Without missing a beat, Lee responds: “Technically, probably. But no, I didn’t.”
John Lee spent more than 30 years as a teacher and administrator — with the bulk of those years at Our Lady of the Wayside in Arlington Heights and later St. Anne School in Barrington — and yet he never mentioned his highly classified role as a Russian interpreter during the Cold War.
“No one ever asked and I wasn’t going to bring it up,” Lee says with a laugh. “And besides, I was not a hero.”
True to his humble self, Lee describes the veterans who fought on the front lines in World War II as the real heroes, as well as those who fought in the jungles of Viet Nam and in the deserts of Afghanistan. Yet his role as a Russian interpreter, stationed in Southwest Germany listening to Russian fighter pilots in East Germany, is drawing a growing audience.
Lee was invited to share his story in a podcast with Paul Meincke, the veteran news broadcaster who spent 30 years at ABC 7, and now serves on the board of Honor Flight Chicago. It was back in 2019, that Lee accepted an invitation to board one of the Honor Flights to Washington DC, for a series of tributes and visits to famous memorials, all meant to honor, thank and inspire.
In the podcast, Lee described enlisting in the Air Force in 1955, after his first year of college. He chose Air Force and its four-year service requirement, as a chance to see the world. Little did he know that most of that world would be confined to a secret telecommunication van, lined with banks of radios, near Kassel, Germany.
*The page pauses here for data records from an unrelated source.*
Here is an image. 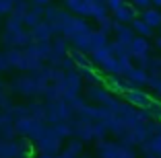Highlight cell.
Returning a JSON list of instances; mask_svg holds the SVG:
<instances>
[{
    "label": "cell",
    "mask_w": 161,
    "mask_h": 158,
    "mask_svg": "<svg viewBox=\"0 0 161 158\" xmlns=\"http://www.w3.org/2000/svg\"><path fill=\"white\" fill-rule=\"evenodd\" d=\"M99 2H108V0H99Z\"/></svg>",
    "instance_id": "obj_7"
},
{
    "label": "cell",
    "mask_w": 161,
    "mask_h": 158,
    "mask_svg": "<svg viewBox=\"0 0 161 158\" xmlns=\"http://www.w3.org/2000/svg\"><path fill=\"white\" fill-rule=\"evenodd\" d=\"M142 21H145L149 27H155V25L161 23V14L157 13V10H145V13H142Z\"/></svg>",
    "instance_id": "obj_1"
},
{
    "label": "cell",
    "mask_w": 161,
    "mask_h": 158,
    "mask_svg": "<svg viewBox=\"0 0 161 158\" xmlns=\"http://www.w3.org/2000/svg\"><path fill=\"white\" fill-rule=\"evenodd\" d=\"M134 13L130 10V6H120L118 10H116V19L118 21H124V23H128V21H132Z\"/></svg>",
    "instance_id": "obj_2"
},
{
    "label": "cell",
    "mask_w": 161,
    "mask_h": 158,
    "mask_svg": "<svg viewBox=\"0 0 161 158\" xmlns=\"http://www.w3.org/2000/svg\"><path fill=\"white\" fill-rule=\"evenodd\" d=\"M132 2L136 6H149V4H151V0H132Z\"/></svg>",
    "instance_id": "obj_6"
},
{
    "label": "cell",
    "mask_w": 161,
    "mask_h": 158,
    "mask_svg": "<svg viewBox=\"0 0 161 158\" xmlns=\"http://www.w3.org/2000/svg\"><path fill=\"white\" fill-rule=\"evenodd\" d=\"M134 27H136V31H141V33H151V27H149L145 21H136Z\"/></svg>",
    "instance_id": "obj_3"
},
{
    "label": "cell",
    "mask_w": 161,
    "mask_h": 158,
    "mask_svg": "<svg viewBox=\"0 0 161 158\" xmlns=\"http://www.w3.org/2000/svg\"><path fill=\"white\" fill-rule=\"evenodd\" d=\"M132 47H134V51H147V43L142 41V39H134Z\"/></svg>",
    "instance_id": "obj_4"
},
{
    "label": "cell",
    "mask_w": 161,
    "mask_h": 158,
    "mask_svg": "<svg viewBox=\"0 0 161 158\" xmlns=\"http://www.w3.org/2000/svg\"><path fill=\"white\" fill-rule=\"evenodd\" d=\"M105 4H108V6H109L112 10H118L120 6H124V0H108Z\"/></svg>",
    "instance_id": "obj_5"
},
{
    "label": "cell",
    "mask_w": 161,
    "mask_h": 158,
    "mask_svg": "<svg viewBox=\"0 0 161 158\" xmlns=\"http://www.w3.org/2000/svg\"><path fill=\"white\" fill-rule=\"evenodd\" d=\"M157 43H159V45H161V39H159V41H157Z\"/></svg>",
    "instance_id": "obj_8"
}]
</instances>
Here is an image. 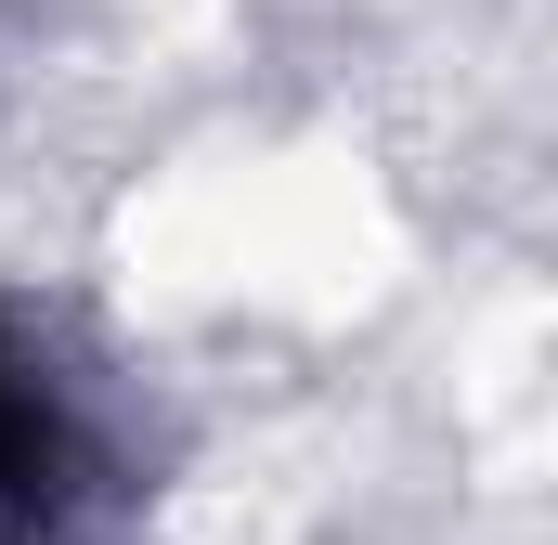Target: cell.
<instances>
[{
    "instance_id": "6da1fadb",
    "label": "cell",
    "mask_w": 558,
    "mask_h": 545,
    "mask_svg": "<svg viewBox=\"0 0 558 545\" xmlns=\"http://www.w3.org/2000/svg\"><path fill=\"white\" fill-rule=\"evenodd\" d=\"M52 481H65V428H52V390L13 364V338H0V520H39L52 507Z\"/></svg>"
}]
</instances>
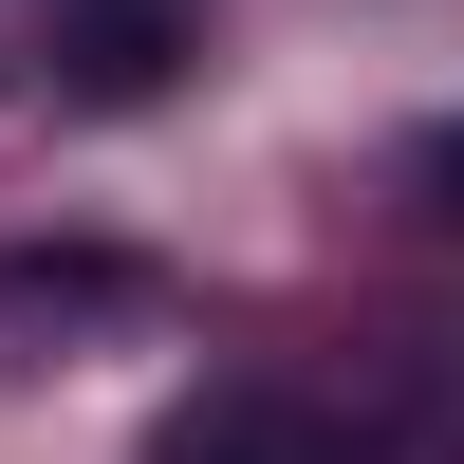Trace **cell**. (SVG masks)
I'll return each instance as SVG.
<instances>
[{
	"label": "cell",
	"instance_id": "6da1fadb",
	"mask_svg": "<svg viewBox=\"0 0 464 464\" xmlns=\"http://www.w3.org/2000/svg\"><path fill=\"white\" fill-rule=\"evenodd\" d=\"M168 464H353V446H334L316 409H279V391H223V409H205Z\"/></svg>",
	"mask_w": 464,
	"mask_h": 464
},
{
	"label": "cell",
	"instance_id": "7a4b0ae2",
	"mask_svg": "<svg viewBox=\"0 0 464 464\" xmlns=\"http://www.w3.org/2000/svg\"><path fill=\"white\" fill-rule=\"evenodd\" d=\"M428 186H446V223H464V130H446V149H428Z\"/></svg>",
	"mask_w": 464,
	"mask_h": 464
}]
</instances>
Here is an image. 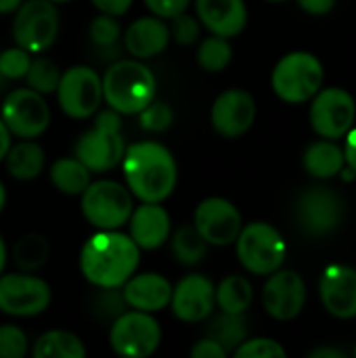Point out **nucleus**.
<instances>
[{"label": "nucleus", "mask_w": 356, "mask_h": 358, "mask_svg": "<svg viewBox=\"0 0 356 358\" xmlns=\"http://www.w3.org/2000/svg\"><path fill=\"white\" fill-rule=\"evenodd\" d=\"M122 172L132 197L147 203H164L178 182V166L172 151L155 141L126 147Z\"/></svg>", "instance_id": "nucleus-1"}, {"label": "nucleus", "mask_w": 356, "mask_h": 358, "mask_svg": "<svg viewBox=\"0 0 356 358\" xmlns=\"http://www.w3.org/2000/svg\"><path fill=\"white\" fill-rule=\"evenodd\" d=\"M141 264V248L130 235L99 231L80 250V273L94 287H122Z\"/></svg>", "instance_id": "nucleus-2"}, {"label": "nucleus", "mask_w": 356, "mask_h": 358, "mask_svg": "<svg viewBox=\"0 0 356 358\" xmlns=\"http://www.w3.org/2000/svg\"><path fill=\"white\" fill-rule=\"evenodd\" d=\"M101 80L103 101L120 115H136L157 92V80L141 59H118Z\"/></svg>", "instance_id": "nucleus-3"}, {"label": "nucleus", "mask_w": 356, "mask_h": 358, "mask_svg": "<svg viewBox=\"0 0 356 358\" xmlns=\"http://www.w3.org/2000/svg\"><path fill=\"white\" fill-rule=\"evenodd\" d=\"M92 128H88L73 147V157H78L92 174H103L122 164L126 145L122 136V115L111 107L97 111Z\"/></svg>", "instance_id": "nucleus-4"}, {"label": "nucleus", "mask_w": 356, "mask_h": 358, "mask_svg": "<svg viewBox=\"0 0 356 358\" xmlns=\"http://www.w3.org/2000/svg\"><path fill=\"white\" fill-rule=\"evenodd\" d=\"M80 208L84 218L97 231H115L128 222L134 210V197L126 185L103 178L84 189L80 195Z\"/></svg>", "instance_id": "nucleus-5"}, {"label": "nucleus", "mask_w": 356, "mask_h": 358, "mask_svg": "<svg viewBox=\"0 0 356 358\" xmlns=\"http://www.w3.org/2000/svg\"><path fill=\"white\" fill-rule=\"evenodd\" d=\"M237 258L252 275H271L281 268L285 260V241L281 233L266 222H252L241 227L237 235Z\"/></svg>", "instance_id": "nucleus-6"}, {"label": "nucleus", "mask_w": 356, "mask_h": 358, "mask_svg": "<svg viewBox=\"0 0 356 358\" xmlns=\"http://www.w3.org/2000/svg\"><path fill=\"white\" fill-rule=\"evenodd\" d=\"M59 34V10L50 0L21 2L13 19V40L31 55L48 50Z\"/></svg>", "instance_id": "nucleus-7"}, {"label": "nucleus", "mask_w": 356, "mask_h": 358, "mask_svg": "<svg viewBox=\"0 0 356 358\" xmlns=\"http://www.w3.org/2000/svg\"><path fill=\"white\" fill-rule=\"evenodd\" d=\"M57 103L71 120H88L101 109L103 80L88 65H73L61 71L57 84Z\"/></svg>", "instance_id": "nucleus-8"}, {"label": "nucleus", "mask_w": 356, "mask_h": 358, "mask_svg": "<svg viewBox=\"0 0 356 358\" xmlns=\"http://www.w3.org/2000/svg\"><path fill=\"white\" fill-rule=\"evenodd\" d=\"M109 344L120 357H151L162 344V327L151 313L124 310L111 323Z\"/></svg>", "instance_id": "nucleus-9"}, {"label": "nucleus", "mask_w": 356, "mask_h": 358, "mask_svg": "<svg viewBox=\"0 0 356 358\" xmlns=\"http://www.w3.org/2000/svg\"><path fill=\"white\" fill-rule=\"evenodd\" d=\"M323 67L311 52L285 55L273 71V90L287 103H304L319 92Z\"/></svg>", "instance_id": "nucleus-10"}, {"label": "nucleus", "mask_w": 356, "mask_h": 358, "mask_svg": "<svg viewBox=\"0 0 356 358\" xmlns=\"http://www.w3.org/2000/svg\"><path fill=\"white\" fill-rule=\"evenodd\" d=\"M8 132L17 138H38L50 124V107L44 94L27 88L10 90L0 111Z\"/></svg>", "instance_id": "nucleus-11"}, {"label": "nucleus", "mask_w": 356, "mask_h": 358, "mask_svg": "<svg viewBox=\"0 0 356 358\" xmlns=\"http://www.w3.org/2000/svg\"><path fill=\"white\" fill-rule=\"evenodd\" d=\"M52 300L50 285L31 273L0 275V313L8 317H38Z\"/></svg>", "instance_id": "nucleus-12"}, {"label": "nucleus", "mask_w": 356, "mask_h": 358, "mask_svg": "<svg viewBox=\"0 0 356 358\" xmlns=\"http://www.w3.org/2000/svg\"><path fill=\"white\" fill-rule=\"evenodd\" d=\"M344 214V199L327 187L306 189L296 201V220L311 237H323L336 231L342 224Z\"/></svg>", "instance_id": "nucleus-13"}, {"label": "nucleus", "mask_w": 356, "mask_h": 358, "mask_svg": "<svg viewBox=\"0 0 356 358\" xmlns=\"http://www.w3.org/2000/svg\"><path fill=\"white\" fill-rule=\"evenodd\" d=\"M193 227L208 245H231L235 243L243 222L239 210L222 197L204 199L193 214Z\"/></svg>", "instance_id": "nucleus-14"}, {"label": "nucleus", "mask_w": 356, "mask_h": 358, "mask_svg": "<svg viewBox=\"0 0 356 358\" xmlns=\"http://www.w3.org/2000/svg\"><path fill=\"white\" fill-rule=\"evenodd\" d=\"M216 306V287L204 275H187L172 287L170 308L183 323L206 321Z\"/></svg>", "instance_id": "nucleus-15"}, {"label": "nucleus", "mask_w": 356, "mask_h": 358, "mask_svg": "<svg viewBox=\"0 0 356 358\" xmlns=\"http://www.w3.org/2000/svg\"><path fill=\"white\" fill-rule=\"evenodd\" d=\"M210 120L214 130L225 138H237L245 134L256 120V101L248 90L231 88L216 96Z\"/></svg>", "instance_id": "nucleus-16"}, {"label": "nucleus", "mask_w": 356, "mask_h": 358, "mask_svg": "<svg viewBox=\"0 0 356 358\" xmlns=\"http://www.w3.org/2000/svg\"><path fill=\"white\" fill-rule=\"evenodd\" d=\"M355 101L342 88H327L317 94L311 107L313 128L325 138H340L355 122Z\"/></svg>", "instance_id": "nucleus-17"}, {"label": "nucleus", "mask_w": 356, "mask_h": 358, "mask_svg": "<svg viewBox=\"0 0 356 358\" xmlns=\"http://www.w3.org/2000/svg\"><path fill=\"white\" fill-rule=\"evenodd\" d=\"M306 300V287L298 273L275 271L264 285L262 304L266 313L277 321H292L300 315Z\"/></svg>", "instance_id": "nucleus-18"}, {"label": "nucleus", "mask_w": 356, "mask_h": 358, "mask_svg": "<svg viewBox=\"0 0 356 358\" xmlns=\"http://www.w3.org/2000/svg\"><path fill=\"white\" fill-rule=\"evenodd\" d=\"M126 224L130 229V239L147 252L159 250L172 233V218L162 203L141 201V206L132 210Z\"/></svg>", "instance_id": "nucleus-19"}, {"label": "nucleus", "mask_w": 356, "mask_h": 358, "mask_svg": "<svg viewBox=\"0 0 356 358\" xmlns=\"http://www.w3.org/2000/svg\"><path fill=\"white\" fill-rule=\"evenodd\" d=\"M122 38L124 48L130 57L141 61L153 59L162 55L170 44V25L166 23V19L155 15L141 17L126 27Z\"/></svg>", "instance_id": "nucleus-20"}, {"label": "nucleus", "mask_w": 356, "mask_h": 358, "mask_svg": "<svg viewBox=\"0 0 356 358\" xmlns=\"http://www.w3.org/2000/svg\"><path fill=\"white\" fill-rule=\"evenodd\" d=\"M122 294L128 308L153 315L170 306L172 283L159 273H143V275L134 273L122 285Z\"/></svg>", "instance_id": "nucleus-21"}, {"label": "nucleus", "mask_w": 356, "mask_h": 358, "mask_svg": "<svg viewBox=\"0 0 356 358\" xmlns=\"http://www.w3.org/2000/svg\"><path fill=\"white\" fill-rule=\"evenodd\" d=\"M195 13L206 29L222 38L241 34L248 23L243 0H195Z\"/></svg>", "instance_id": "nucleus-22"}, {"label": "nucleus", "mask_w": 356, "mask_h": 358, "mask_svg": "<svg viewBox=\"0 0 356 358\" xmlns=\"http://www.w3.org/2000/svg\"><path fill=\"white\" fill-rule=\"evenodd\" d=\"M325 308L338 319L356 317V271L350 266H329L321 281Z\"/></svg>", "instance_id": "nucleus-23"}, {"label": "nucleus", "mask_w": 356, "mask_h": 358, "mask_svg": "<svg viewBox=\"0 0 356 358\" xmlns=\"http://www.w3.org/2000/svg\"><path fill=\"white\" fill-rule=\"evenodd\" d=\"M46 164L44 149L34 141V138H21L17 145L10 143L6 155H4V166L6 172L15 180H34L42 174Z\"/></svg>", "instance_id": "nucleus-24"}, {"label": "nucleus", "mask_w": 356, "mask_h": 358, "mask_svg": "<svg viewBox=\"0 0 356 358\" xmlns=\"http://www.w3.org/2000/svg\"><path fill=\"white\" fill-rule=\"evenodd\" d=\"M50 182L63 195H82L92 182V172L78 157H59L48 170Z\"/></svg>", "instance_id": "nucleus-25"}, {"label": "nucleus", "mask_w": 356, "mask_h": 358, "mask_svg": "<svg viewBox=\"0 0 356 358\" xmlns=\"http://www.w3.org/2000/svg\"><path fill=\"white\" fill-rule=\"evenodd\" d=\"M31 355L36 358H84L86 346L76 334L65 329H52L36 340Z\"/></svg>", "instance_id": "nucleus-26"}, {"label": "nucleus", "mask_w": 356, "mask_h": 358, "mask_svg": "<svg viewBox=\"0 0 356 358\" xmlns=\"http://www.w3.org/2000/svg\"><path fill=\"white\" fill-rule=\"evenodd\" d=\"M304 166L308 174L317 178H332L336 176L342 166H344V153L336 143L329 141H319L306 149L304 155Z\"/></svg>", "instance_id": "nucleus-27"}, {"label": "nucleus", "mask_w": 356, "mask_h": 358, "mask_svg": "<svg viewBox=\"0 0 356 358\" xmlns=\"http://www.w3.org/2000/svg\"><path fill=\"white\" fill-rule=\"evenodd\" d=\"M254 292L252 285L245 277L231 275L220 281L216 287V306L222 313H233V315H243L250 304H252Z\"/></svg>", "instance_id": "nucleus-28"}, {"label": "nucleus", "mask_w": 356, "mask_h": 358, "mask_svg": "<svg viewBox=\"0 0 356 358\" xmlns=\"http://www.w3.org/2000/svg\"><path fill=\"white\" fill-rule=\"evenodd\" d=\"M170 248H172V256L185 264V266H195L206 258L208 252V243L204 241V237L197 233V229L193 224H183L178 227L174 233H170Z\"/></svg>", "instance_id": "nucleus-29"}, {"label": "nucleus", "mask_w": 356, "mask_h": 358, "mask_svg": "<svg viewBox=\"0 0 356 358\" xmlns=\"http://www.w3.org/2000/svg\"><path fill=\"white\" fill-rule=\"evenodd\" d=\"M50 256V245L42 235L29 233L23 235L13 248V262L21 273H36L40 271Z\"/></svg>", "instance_id": "nucleus-30"}, {"label": "nucleus", "mask_w": 356, "mask_h": 358, "mask_svg": "<svg viewBox=\"0 0 356 358\" xmlns=\"http://www.w3.org/2000/svg\"><path fill=\"white\" fill-rule=\"evenodd\" d=\"M245 336H248V325L243 315L222 313L218 319H214L210 327V338L216 340L227 350V355L235 352V348L245 342Z\"/></svg>", "instance_id": "nucleus-31"}, {"label": "nucleus", "mask_w": 356, "mask_h": 358, "mask_svg": "<svg viewBox=\"0 0 356 358\" xmlns=\"http://www.w3.org/2000/svg\"><path fill=\"white\" fill-rule=\"evenodd\" d=\"M233 59V48L229 44V38L222 36H208L206 40L199 42L197 46V63L201 69L210 73L222 71Z\"/></svg>", "instance_id": "nucleus-32"}, {"label": "nucleus", "mask_w": 356, "mask_h": 358, "mask_svg": "<svg viewBox=\"0 0 356 358\" xmlns=\"http://www.w3.org/2000/svg\"><path fill=\"white\" fill-rule=\"evenodd\" d=\"M59 78H61V71L57 67L55 61H50L48 57H36L31 59L29 63V69L25 73V80H27V86L40 94H52L57 90V84H59Z\"/></svg>", "instance_id": "nucleus-33"}, {"label": "nucleus", "mask_w": 356, "mask_h": 358, "mask_svg": "<svg viewBox=\"0 0 356 358\" xmlns=\"http://www.w3.org/2000/svg\"><path fill=\"white\" fill-rule=\"evenodd\" d=\"M88 36L94 46H99L103 50L113 48V46H118V42L122 38V25L115 15L101 13L99 17L92 19L90 27H88Z\"/></svg>", "instance_id": "nucleus-34"}, {"label": "nucleus", "mask_w": 356, "mask_h": 358, "mask_svg": "<svg viewBox=\"0 0 356 358\" xmlns=\"http://www.w3.org/2000/svg\"><path fill=\"white\" fill-rule=\"evenodd\" d=\"M97 296L92 300V313L99 317V319H115L120 317L128 304L124 300V294H122V287H97Z\"/></svg>", "instance_id": "nucleus-35"}, {"label": "nucleus", "mask_w": 356, "mask_h": 358, "mask_svg": "<svg viewBox=\"0 0 356 358\" xmlns=\"http://www.w3.org/2000/svg\"><path fill=\"white\" fill-rule=\"evenodd\" d=\"M138 122L145 130L149 132H164L172 126L174 122V111L168 103L164 101H151L145 109H141L138 113Z\"/></svg>", "instance_id": "nucleus-36"}, {"label": "nucleus", "mask_w": 356, "mask_h": 358, "mask_svg": "<svg viewBox=\"0 0 356 358\" xmlns=\"http://www.w3.org/2000/svg\"><path fill=\"white\" fill-rule=\"evenodd\" d=\"M31 63V52L21 46H13L0 52V76L4 80H21L25 78Z\"/></svg>", "instance_id": "nucleus-37"}, {"label": "nucleus", "mask_w": 356, "mask_h": 358, "mask_svg": "<svg viewBox=\"0 0 356 358\" xmlns=\"http://www.w3.org/2000/svg\"><path fill=\"white\" fill-rule=\"evenodd\" d=\"M29 350L27 336L17 325H0V358H23Z\"/></svg>", "instance_id": "nucleus-38"}, {"label": "nucleus", "mask_w": 356, "mask_h": 358, "mask_svg": "<svg viewBox=\"0 0 356 358\" xmlns=\"http://www.w3.org/2000/svg\"><path fill=\"white\" fill-rule=\"evenodd\" d=\"M170 38L180 46H191L201 36V23L195 15H189L187 10L170 19Z\"/></svg>", "instance_id": "nucleus-39"}, {"label": "nucleus", "mask_w": 356, "mask_h": 358, "mask_svg": "<svg viewBox=\"0 0 356 358\" xmlns=\"http://www.w3.org/2000/svg\"><path fill=\"white\" fill-rule=\"evenodd\" d=\"M237 358H285V350L269 338L245 340L233 352Z\"/></svg>", "instance_id": "nucleus-40"}, {"label": "nucleus", "mask_w": 356, "mask_h": 358, "mask_svg": "<svg viewBox=\"0 0 356 358\" xmlns=\"http://www.w3.org/2000/svg\"><path fill=\"white\" fill-rule=\"evenodd\" d=\"M191 0H145V6L151 10V15L162 19H172L189 8Z\"/></svg>", "instance_id": "nucleus-41"}, {"label": "nucleus", "mask_w": 356, "mask_h": 358, "mask_svg": "<svg viewBox=\"0 0 356 358\" xmlns=\"http://www.w3.org/2000/svg\"><path fill=\"white\" fill-rule=\"evenodd\" d=\"M191 357L193 358H225L227 357V350L216 342L212 340L210 336L199 340L193 348H191Z\"/></svg>", "instance_id": "nucleus-42"}, {"label": "nucleus", "mask_w": 356, "mask_h": 358, "mask_svg": "<svg viewBox=\"0 0 356 358\" xmlns=\"http://www.w3.org/2000/svg\"><path fill=\"white\" fill-rule=\"evenodd\" d=\"M101 13H107V15H115V17H120V15H124V13H128V8L132 6V2L134 0H90Z\"/></svg>", "instance_id": "nucleus-43"}, {"label": "nucleus", "mask_w": 356, "mask_h": 358, "mask_svg": "<svg viewBox=\"0 0 356 358\" xmlns=\"http://www.w3.org/2000/svg\"><path fill=\"white\" fill-rule=\"evenodd\" d=\"M300 6L306 10V13H313V15H323V13H329L334 8V2L336 0H298Z\"/></svg>", "instance_id": "nucleus-44"}, {"label": "nucleus", "mask_w": 356, "mask_h": 358, "mask_svg": "<svg viewBox=\"0 0 356 358\" xmlns=\"http://www.w3.org/2000/svg\"><path fill=\"white\" fill-rule=\"evenodd\" d=\"M13 138V134L8 132V128H6V124L2 122V117H0V162L4 159V155H6V151H8V147H10V141Z\"/></svg>", "instance_id": "nucleus-45"}, {"label": "nucleus", "mask_w": 356, "mask_h": 358, "mask_svg": "<svg viewBox=\"0 0 356 358\" xmlns=\"http://www.w3.org/2000/svg\"><path fill=\"white\" fill-rule=\"evenodd\" d=\"M346 162L356 172V128L348 134V141H346Z\"/></svg>", "instance_id": "nucleus-46"}, {"label": "nucleus", "mask_w": 356, "mask_h": 358, "mask_svg": "<svg viewBox=\"0 0 356 358\" xmlns=\"http://www.w3.org/2000/svg\"><path fill=\"white\" fill-rule=\"evenodd\" d=\"M311 358H327V357H334V358H342L344 355L340 352V350H334V348H321V350H313Z\"/></svg>", "instance_id": "nucleus-47"}, {"label": "nucleus", "mask_w": 356, "mask_h": 358, "mask_svg": "<svg viewBox=\"0 0 356 358\" xmlns=\"http://www.w3.org/2000/svg\"><path fill=\"white\" fill-rule=\"evenodd\" d=\"M23 0H0V15H8V13H15L19 8Z\"/></svg>", "instance_id": "nucleus-48"}, {"label": "nucleus", "mask_w": 356, "mask_h": 358, "mask_svg": "<svg viewBox=\"0 0 356 358\" xmlns=\"http://www.w3.org/2000/svg\"><path fill=\"white\" fill-rule=\"evenodd\" d=\"M6 258H8L6 243H4V239H2V235H0V275H2V271H4V266H6Z\"/></svg>", "instance_id": "nucleus-49"}, {"label": "nucleus", "mask_w": 356, "mask_h": 358, "mask_svg": "<svg viewBox=\"0 0 356 358\" xmlns=\"http://www.w3.org/2000/svg\"><path fill=\"white\" fill-rule=\"evenodd\" d=\"M4 206H6V189H4V182L0 180V212L4 210Z\"/></svg>", "instance_id": "nucleus-50"}, {"label": "nucleus", "mask_w": 356, "mask_h": 358, "mask_svg": "<svg viewBox=\"0 0 356 358\" xmlns=\"http://www.w3.org/2000/svg\"><path fill=\"white\" fill-rule=\"evenodd\" d=\"M50 2H55V4H63V2H71V0H50Z\"/></svg>", "instance_id": "nucleus-51"}, {"label": "nucleus", "mask_w": 356, "mask_h": 358, "mask_svg": "<svg viewBox=\"0 0 356 358\" xmlns=\"http://www.w3.org/2000/svg\"><path fill=\"white\" fill-rule=\"evenodd\" d=\"M4 82H6V80H4V78H2V76H0V86H2V84H4Z\"/></svg>", "instance_id": "nucleus-52"}, {"label": "nucleus", "mask_w": 356, "mask_h": 358, "mask_svg": "<svg viewBox=\"0 0 356 358\" xmlns=\"http://www.w3.org/2000/svg\"><path fill=\"white\" fill-rule=\"evenodd\" d=\"M271 2H281V0H271Z\"/></svg>", "instance_id": "nucleus-53"}]
</instances>
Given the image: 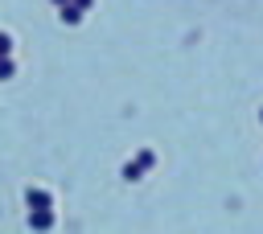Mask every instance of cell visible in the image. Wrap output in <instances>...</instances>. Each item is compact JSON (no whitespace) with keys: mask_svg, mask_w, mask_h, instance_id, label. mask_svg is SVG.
I'll return each instance as SVG.
<instances>
[{"mask_svg":"<svg viewBox=\"0 0 263 234\" xmlns=\"http://www.w3.org/2000/svg\"><path fill=\"white\" fill-rule=\"evenodd\" d=\"M29 206L33 210H49V193L45 189H29Z\"/></svg>","mask_w":263,"mask_h":234,"instance_id":"1","label":"cell"},{"mask_svg":"<svg viewBox=\"0 0 263 234\" xmlns=\"http://www.w3.org/2000/svg\"><path fill=\"white\" fill-rule=\"evenodd\" d=\"M49 222H54V218H49V210H37V214H33V226H49Z\"/></svg>","mask_w":263,"mask_h":234,"instance_id":"2","label":"cell"},{"mask_svg":"<svg viewBox=\"0 0 263 234\" xmlns=\"http://www.w3.org/2000/svg\"><path fill=\"white\" fill-rule=\"evenodd\" d=\"M12 74V62H0V78H8Z\"/></svg>","mask_w":263,"mask_h":234,"instance_id":"3","label":"cell"}]
</instances>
It was during basic training, that a battery of tests revealed a hidden skill: Lee had an aptitude for foreign languages. Consequently, he was sent to Syracuse University for a year of intensive courses in Russian, taught by Russian ex-pats. And while he didn’t believe he was fluent, he was capable enough to understand military terms. In the fall of 1956, Lee took his new language skills — and a top-secret clearance — to the border of East Germany to listen to Soviet pilots flying overhead.
“You were searching for frequencies, twirling a dial until you found one, and when you did you locked in on that,” Lee describes. “Actually, much of it was humdrum, boring. We were looking for something exciting and it wasn’t there.”
Lee ultimately was discharged at the end of 1958. He then returned to college and after spending a short stint with A.C. Nielsen Company, accepted his first teaching job at Our Lady of Hope School in Rosemont. After four years, he left for the much larger school at Our Lady of the Wayside, where he would start its algebra program, drive the school bus and serve as Assistant Principal.
He also would meet his wife at Wayside, Rita Sweeney. She was a widow with five children and grandchildren, and Lee suddenly found himself part of a big family. Yet, even they did not know of his military background and skills as a Russian interpreter, until recently.
All of which begs the question: Why did he abandon his top secret intelligence work with the Air Force to spend his working life at Catholic schools in the Northwest suburbs?
“Teaching turned out to be the right career for me at the right time,” Lee says. “I wanted to bring some moral values into what I was teaching and have the freedom to teach how I wanted.”